All in a week, as Wagner intended

 

The Ring in seven days. Das Rheingold, Die Walküre, Siegfried and Götterdämmerung in succession. Four operas - one Prologue and three “days” - , four performances, fifteen hours of music in the long but concentrated span of the same week. Monday, Tuesday, Thursday, Saturday. A project in the spirit of Wagner, who fulfilled his dream of an integral performance of his Tetralogy in the new Festspielhaus in Bayreuth between 13 and 17 of August 1876.

In the year that brings Verdi and Wagner together in the bicentenary of their births (1813), the Teatro alla Scala is to include in its 2012-2013 season a double Tetralogy: for all true Wagnerians and opera lovers everywhere, a full immersion into the most visionary journey ever to come out of the musical theatre from Monteverdi to the present. Four different stage settings linked in a single project created by director Guy Cassiers, under the guidance of one of the greatest interpreters of Wagner, Daniel Barenboim, and with four casts of excellent Wagnerians, well-kn own to opera-goers around the world.

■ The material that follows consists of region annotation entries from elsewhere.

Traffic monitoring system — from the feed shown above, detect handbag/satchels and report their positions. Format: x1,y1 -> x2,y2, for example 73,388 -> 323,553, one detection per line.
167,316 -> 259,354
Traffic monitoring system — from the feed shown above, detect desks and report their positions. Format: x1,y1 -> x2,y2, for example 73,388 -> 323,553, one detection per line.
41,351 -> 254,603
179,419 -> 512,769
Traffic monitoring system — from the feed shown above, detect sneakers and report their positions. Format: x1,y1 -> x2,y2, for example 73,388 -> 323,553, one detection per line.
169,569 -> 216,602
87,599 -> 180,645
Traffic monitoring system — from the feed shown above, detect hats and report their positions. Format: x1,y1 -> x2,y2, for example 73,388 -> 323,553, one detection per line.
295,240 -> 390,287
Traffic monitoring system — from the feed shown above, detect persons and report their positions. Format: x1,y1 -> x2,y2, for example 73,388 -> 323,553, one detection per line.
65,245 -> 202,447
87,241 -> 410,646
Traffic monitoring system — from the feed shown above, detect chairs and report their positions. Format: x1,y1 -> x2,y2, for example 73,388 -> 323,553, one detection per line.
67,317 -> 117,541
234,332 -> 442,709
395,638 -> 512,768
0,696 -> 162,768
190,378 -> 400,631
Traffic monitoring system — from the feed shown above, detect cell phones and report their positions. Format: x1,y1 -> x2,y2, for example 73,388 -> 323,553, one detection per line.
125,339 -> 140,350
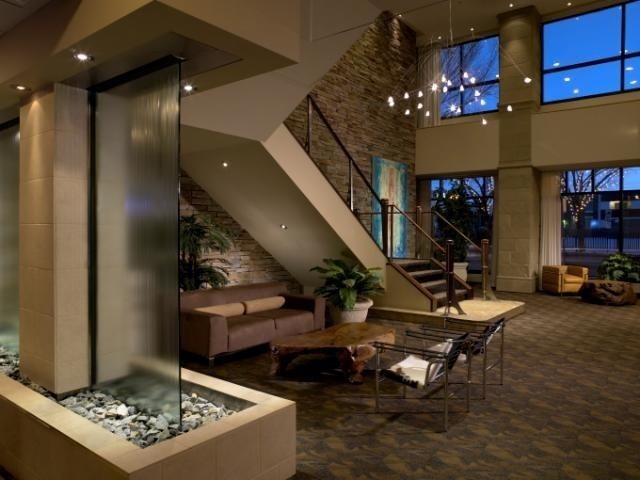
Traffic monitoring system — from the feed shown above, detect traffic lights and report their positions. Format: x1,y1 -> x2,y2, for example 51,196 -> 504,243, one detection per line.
241,296 -> 286,315
192,302 -> 245,318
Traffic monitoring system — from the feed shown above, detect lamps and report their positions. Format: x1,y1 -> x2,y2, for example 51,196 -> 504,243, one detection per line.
542,265 -> 589,298
368,330 -> 471,432
407,317 -> 505,399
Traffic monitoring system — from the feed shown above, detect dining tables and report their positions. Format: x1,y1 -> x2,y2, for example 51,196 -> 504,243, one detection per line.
433,188 -> 475,284
308,250 -> 384,327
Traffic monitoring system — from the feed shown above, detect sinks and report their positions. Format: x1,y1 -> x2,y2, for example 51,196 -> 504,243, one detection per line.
179,278 -> 328,368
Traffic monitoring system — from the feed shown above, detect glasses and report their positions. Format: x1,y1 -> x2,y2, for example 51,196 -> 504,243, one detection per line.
378,0 -> 532,125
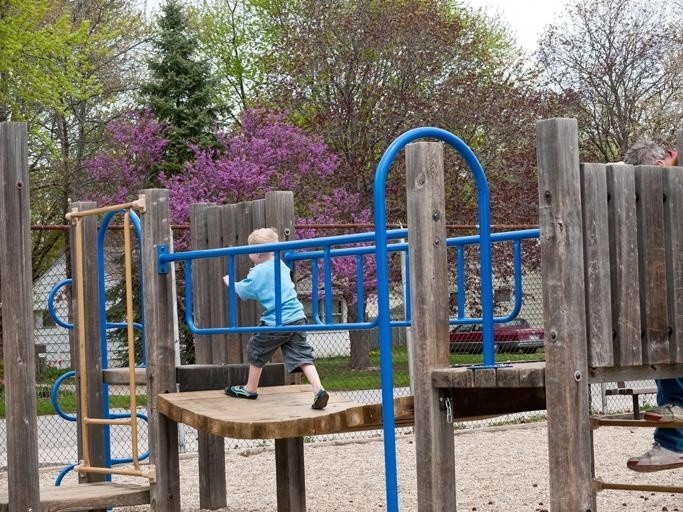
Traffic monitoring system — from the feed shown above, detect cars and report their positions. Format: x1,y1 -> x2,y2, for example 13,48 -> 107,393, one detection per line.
450,317 -> 543,355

The Scala’s connection with Wagner has solid roots, stretching back in time. On 26 of December 1898, the thirty-one-year-old Arturo Toscanini made his début in the Theatre with Die Meistersinger von Nürnberg. After that and until his move to the United States, each year alongside Aida, La Traviata, Rigoletto, Falstaff, Otello and Un Ballo in Maschera, Toscanini conducted Wagnerian titles in almost perfect proportions: Lohengrin, Tannhäuser, Tristan und Isolde, Siegfried, Die Walküre, Götterdämmerung and Die Meistersinger von Nürnberg.

Victor de Sabata from Trieste, the former Habsburg seaport, maintained the Wagnerian tradition until his death in 1967. However, according to the annals, Wagner has been conducted at the Scala by a long line of great masters of the Germanic cultural sphere: Siegfried Wagner, Franz von Hösslin, Wilhelm Furtwängler, Clemens Krauss, Herbert von Karajan.

During the twentieth century, the Scala has staged integral performances of the Tetralogy eight times in the same season: 1927 and 1928 (conducted by Ettore Panizza, an Argentinian of Italian origin), 1930 (Siegfried Wagner), 1931 (Panizza), 1938 (Clemens Krauss), 1943 (Franz von Hösslin), 1949-50 (Wilhelm Furtwängler), 1962-63 (André Cluytens).

The last time the Ring was performed in the same week (six days to be precise) was in 1938, when Clemens Krauss conducted the Munich State Opera Chorus and Orchestra.

Today, Daniel Barenboim is to take up this legacy and offer the public his interpretation of Wagner.